Lorne explained a while back that he’d had a son once. Unfortunately, he was killed in a train accident while overseas. Sometimes, I wondered if the old man who claimed to have been working for the “big boss” forever stayed because they weren’t only employees, but family.

It was too easy to fall into that trap. I was deluding myself every day that I stayed as Emily and Henry’s nanny that I wasn’t family. With every night that I slept with Roman in his bed that I wasn’t part of his circle.

Lorne’s saying something like that had me pausing, though.

Do you see me being here in five years?

With all of you?

Roman’s penthouse felt like home. Emily and Henry seemed like my children. While Roman and I never, ever discussed terms of relationships, we didn’t have to. We behaved like an exclusive pair of souls who couldn’t get over the addictive sex.

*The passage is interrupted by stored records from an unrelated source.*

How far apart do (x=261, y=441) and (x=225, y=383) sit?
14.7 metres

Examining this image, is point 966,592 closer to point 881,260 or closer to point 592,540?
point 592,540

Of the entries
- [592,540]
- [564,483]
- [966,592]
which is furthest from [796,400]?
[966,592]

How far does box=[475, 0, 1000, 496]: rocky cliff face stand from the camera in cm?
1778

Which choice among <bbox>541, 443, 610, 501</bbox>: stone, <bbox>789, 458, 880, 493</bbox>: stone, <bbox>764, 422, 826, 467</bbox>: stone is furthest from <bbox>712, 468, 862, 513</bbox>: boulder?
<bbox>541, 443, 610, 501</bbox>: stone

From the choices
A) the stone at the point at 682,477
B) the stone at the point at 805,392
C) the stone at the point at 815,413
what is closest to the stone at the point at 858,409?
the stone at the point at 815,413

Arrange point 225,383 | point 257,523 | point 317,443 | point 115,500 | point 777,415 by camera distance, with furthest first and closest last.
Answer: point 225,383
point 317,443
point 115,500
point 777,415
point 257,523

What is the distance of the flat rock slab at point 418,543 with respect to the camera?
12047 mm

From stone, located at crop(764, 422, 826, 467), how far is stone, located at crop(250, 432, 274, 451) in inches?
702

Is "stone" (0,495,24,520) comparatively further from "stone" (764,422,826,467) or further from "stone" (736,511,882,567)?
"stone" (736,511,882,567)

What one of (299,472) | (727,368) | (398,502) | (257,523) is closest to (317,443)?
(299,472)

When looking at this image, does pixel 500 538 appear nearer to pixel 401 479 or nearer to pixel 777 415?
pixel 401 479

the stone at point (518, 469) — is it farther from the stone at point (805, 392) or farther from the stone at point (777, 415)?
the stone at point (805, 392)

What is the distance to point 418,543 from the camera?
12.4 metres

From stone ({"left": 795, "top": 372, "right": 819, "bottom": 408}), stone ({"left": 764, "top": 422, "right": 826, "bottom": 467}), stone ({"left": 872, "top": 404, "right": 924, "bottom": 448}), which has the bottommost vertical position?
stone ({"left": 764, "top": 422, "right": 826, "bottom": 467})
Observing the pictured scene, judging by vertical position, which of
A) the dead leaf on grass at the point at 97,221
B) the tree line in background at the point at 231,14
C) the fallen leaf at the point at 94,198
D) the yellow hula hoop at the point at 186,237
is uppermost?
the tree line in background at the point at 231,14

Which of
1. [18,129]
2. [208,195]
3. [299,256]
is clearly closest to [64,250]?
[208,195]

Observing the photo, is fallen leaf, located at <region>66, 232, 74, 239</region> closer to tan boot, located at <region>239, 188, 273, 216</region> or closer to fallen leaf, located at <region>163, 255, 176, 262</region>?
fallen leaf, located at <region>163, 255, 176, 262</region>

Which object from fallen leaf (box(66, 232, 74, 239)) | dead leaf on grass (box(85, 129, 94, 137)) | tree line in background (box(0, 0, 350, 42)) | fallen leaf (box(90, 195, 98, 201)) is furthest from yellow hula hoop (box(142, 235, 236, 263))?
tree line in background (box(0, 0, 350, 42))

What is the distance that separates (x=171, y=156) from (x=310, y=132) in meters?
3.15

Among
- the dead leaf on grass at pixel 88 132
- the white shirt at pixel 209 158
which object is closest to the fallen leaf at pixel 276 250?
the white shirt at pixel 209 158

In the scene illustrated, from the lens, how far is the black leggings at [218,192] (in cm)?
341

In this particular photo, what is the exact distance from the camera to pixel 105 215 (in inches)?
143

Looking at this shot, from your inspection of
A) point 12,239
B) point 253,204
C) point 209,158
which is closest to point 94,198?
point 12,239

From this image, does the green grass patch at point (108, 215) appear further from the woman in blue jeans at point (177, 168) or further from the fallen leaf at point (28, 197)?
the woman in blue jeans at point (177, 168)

All those fallacies posed a risk. Any day now, reality could come crashing down on me. I knew that—in the back of my mind. So long as I took every day and night, every minute as a blessing to appreciate in the present, those fears weren’t loud or big enough to intimidate me.

Almost two months had passed since I woke up and saw that intruder in the darkness. Roman didn’t offer many details or closure, only saying that the Orlovs’ security team was on it. And I trusted that it was.

Over all those weeks, I’d fallen further into being a part of the household.

Esme’s birth wasn’t easy. Maisie’s growing jealousy over more babies in the family posed complications.

Owen struggled to get over a nasty round of the flu, which worried us all.

Esmeralda’s worsening health reminded us all that her death was a sad but expected time to deal with, and Natalie’s pregnancy landed her in bed rest for a while.

That was just what I saw and was involved with as “one of the women”.

All the Orlov men were busy with… well, whatever they did.

That was why when I admitted that I’d never been to Central Park before that Roman insisted on bringing me out there. We had a carriage ride, which was thoroughly romantic—and naughty—since he’d paid the driver to give us privacy so we could have a quickie.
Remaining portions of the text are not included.